USA: 3 priorities for Joe Biden

With the election of Joe Biden as the new president of United States, the economic and political scenario on a global level changes. Let’s look at the three priorities of the President.

Over the last weekend it became official: with the conquest of 290 electors and 75 million votes, Joe Biden is the new President-elect of the United States. The ordeal that kept the world in suspense seems to be over, although Donald Trump still threatens war on every front to re-establish, according to him, the truth about the correctness of the electoral count.

For many, Trump’s moves may not go very far, consequently most, but not everyone, around the world is focusing on how the new President will be able to change the US economy and the world’s balance. Basically there are three big priorities for 77-year-old Joe Biden from Scranton, Pennsylvania.

Pandemic plan: an investment of 7.5 trillion dollars

Covid-19 has resulted in over 20 million unemployed workers in the United States and a poverty rate that hasn’t been seen for decades.  So Joe Biden is already at work decongesting the US economy with a huge $ 7.5 trillion investment program to spread over 10 years. Of these, $2 trillion to be used immediately on infrastructure, clean energy, research and development, 5G, battery technologies and artificial intelligence.

To combat poverty, incentives for low incomes and for those who live in public housing will be inserted for $640 billion, $1.6 trillion will be provided for schools to the poorest and the minimum wage for workers will be raised to 15 dollars per hour. Obviously, the center of attention will be Healthcare, where Biden would like more assistance for everyone. For this reason, the new American administration plans to allocate $2.25 trillion for what will be called the Bidencare.

To cover this enormous amount of expenditure, is expected an increase in corporate taxes from 21% to 28%, increase taxation for those who exceed the income of $400 thousand per year, and higher tax on capital gains that exceed 1 million dollars. The plan should already be finalized by January 21, 2021, the first full day of work in the White House after the inauguration of President Joe Biden.

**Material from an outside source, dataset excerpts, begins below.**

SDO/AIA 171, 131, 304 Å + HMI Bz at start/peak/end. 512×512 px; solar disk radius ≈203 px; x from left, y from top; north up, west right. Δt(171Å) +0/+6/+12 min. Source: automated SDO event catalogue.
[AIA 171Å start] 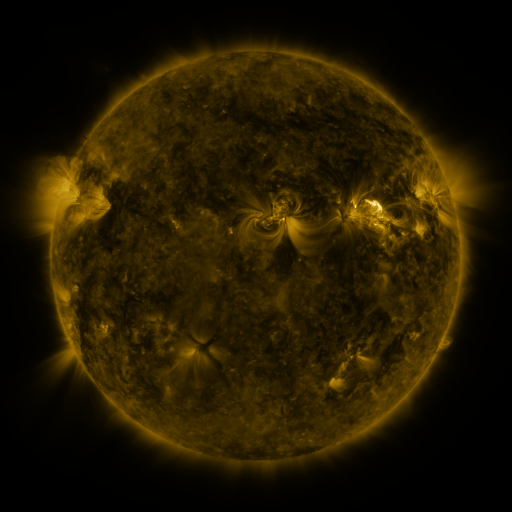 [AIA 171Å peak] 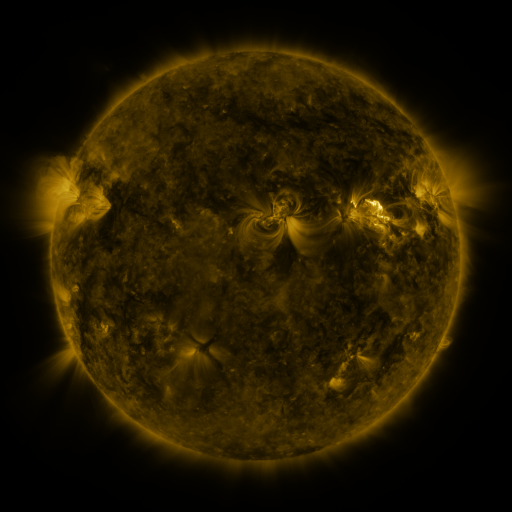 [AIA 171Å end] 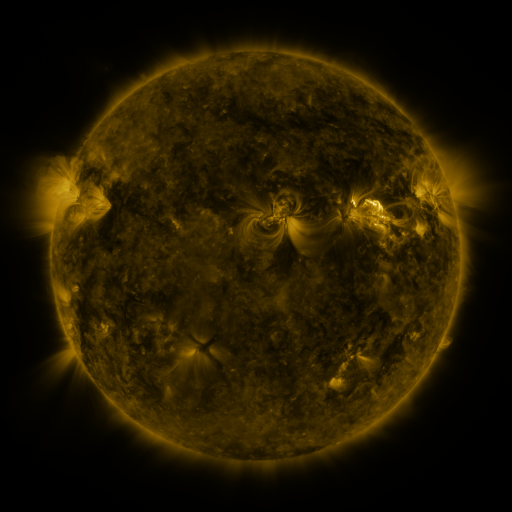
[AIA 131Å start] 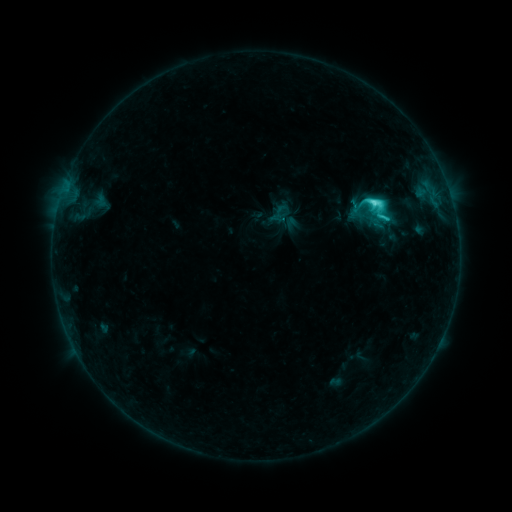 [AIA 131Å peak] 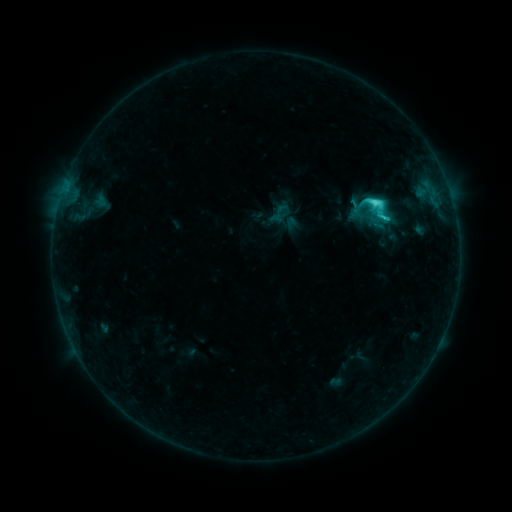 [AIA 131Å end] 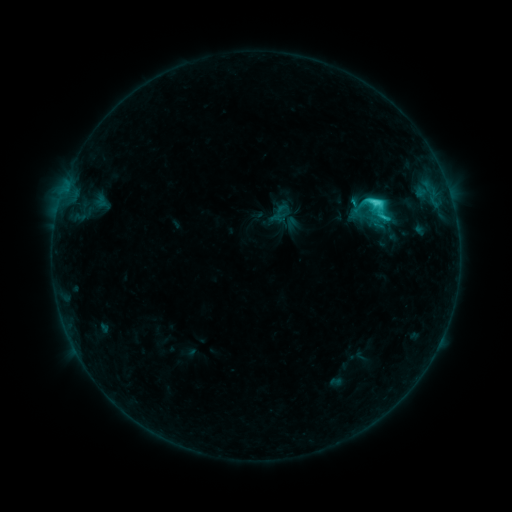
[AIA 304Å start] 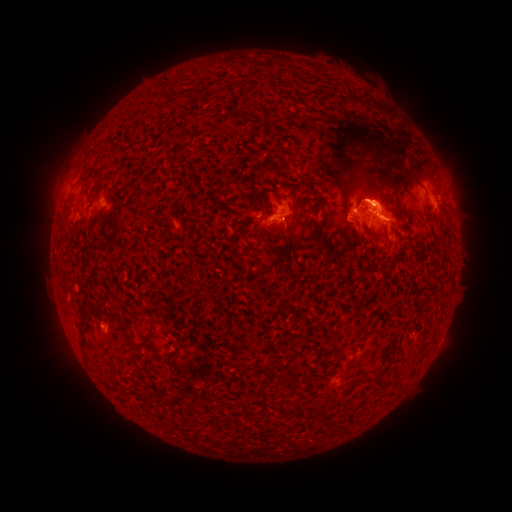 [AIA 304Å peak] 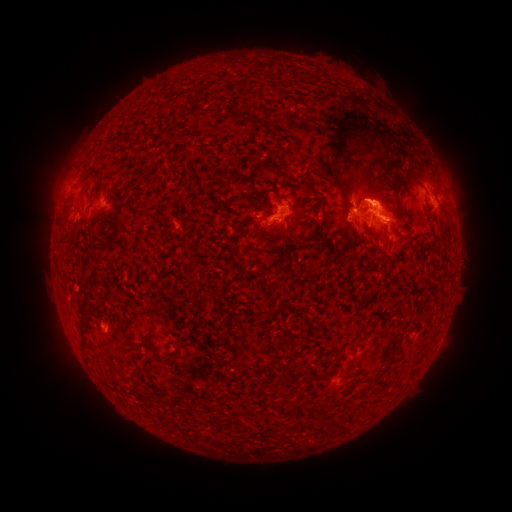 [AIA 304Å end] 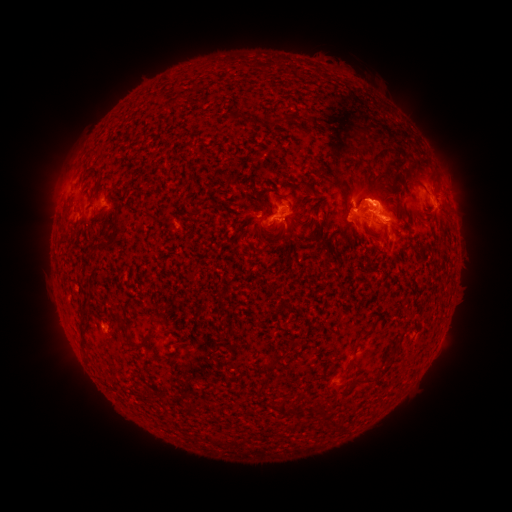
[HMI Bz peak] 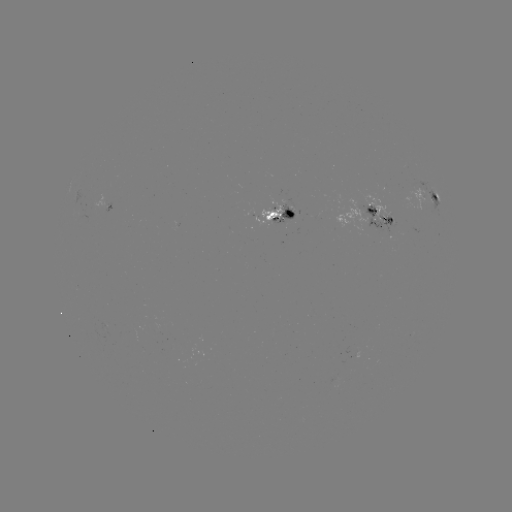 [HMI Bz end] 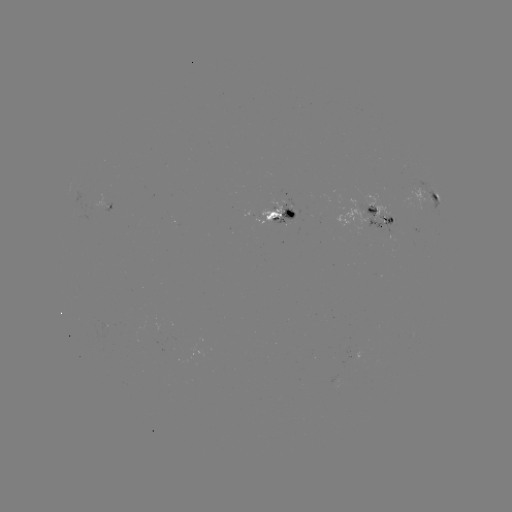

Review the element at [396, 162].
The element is eruption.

Green Economy: Restoring the Paris Agreement

Donald Trump’s last shot before his farewell to the White House was on November 4, with the official exit of the United States from the Paris Agreements to combat Climate Change. The outgoing President has concluded a long battle announced for the first time in 2017, as he has always considered this pact deleterious to the American economy and all to the advantage of China. Joe Biden’s goal now is to relaunch the alliance as an integral part of his grand $2 trillion project for climate change and thus for an increasingly greener world economy.

US-China: change of strategy to counter the rise of the Dragon

Joe Biden will move the front in United States ongoing fight with China. No more duties and direct clashes that penalized American companies, but  an attempt to reform the World Trade Organization with new rules that Beijing will have to comply with. Also with regard to the fight against Coronavirus, the United States will look to reduce conflict with the rest of the world by immediately re-joining the World Health Organization.

On the Chinese side, the first effects of Biden’s election were seen on commodities. In fact, the futures on Chinese grown crops have suffered a decline, with the price of corn hitting the lows of the last 40 days and soy recording the largest decline in two weeks now. Investors’ expectations of a greater push for imports from the United States with the new US administration and therefore a reduction in demand for Chinese domestic crops are probably pushing prices down.

Biden election: market reactions

The equity markets have largely discounted the election of Joe Biden to the White House and have been set to rise for some days.

Investors, on the other hand, have positioned themselves short against the US dollar as they expect that, with the strong support of the Fed and the huge spending plan put in place by Biden, rates will remain low for a long time.

A newfound confidence in the markets made oil jump, with Brent exceeding 40 dollars a barrel. For the moment, greater political clarity and recent positive news on the vaccine front have overshadowed the big concern about the drop in demand caused by the still increasing coronavirus contagion across the globe.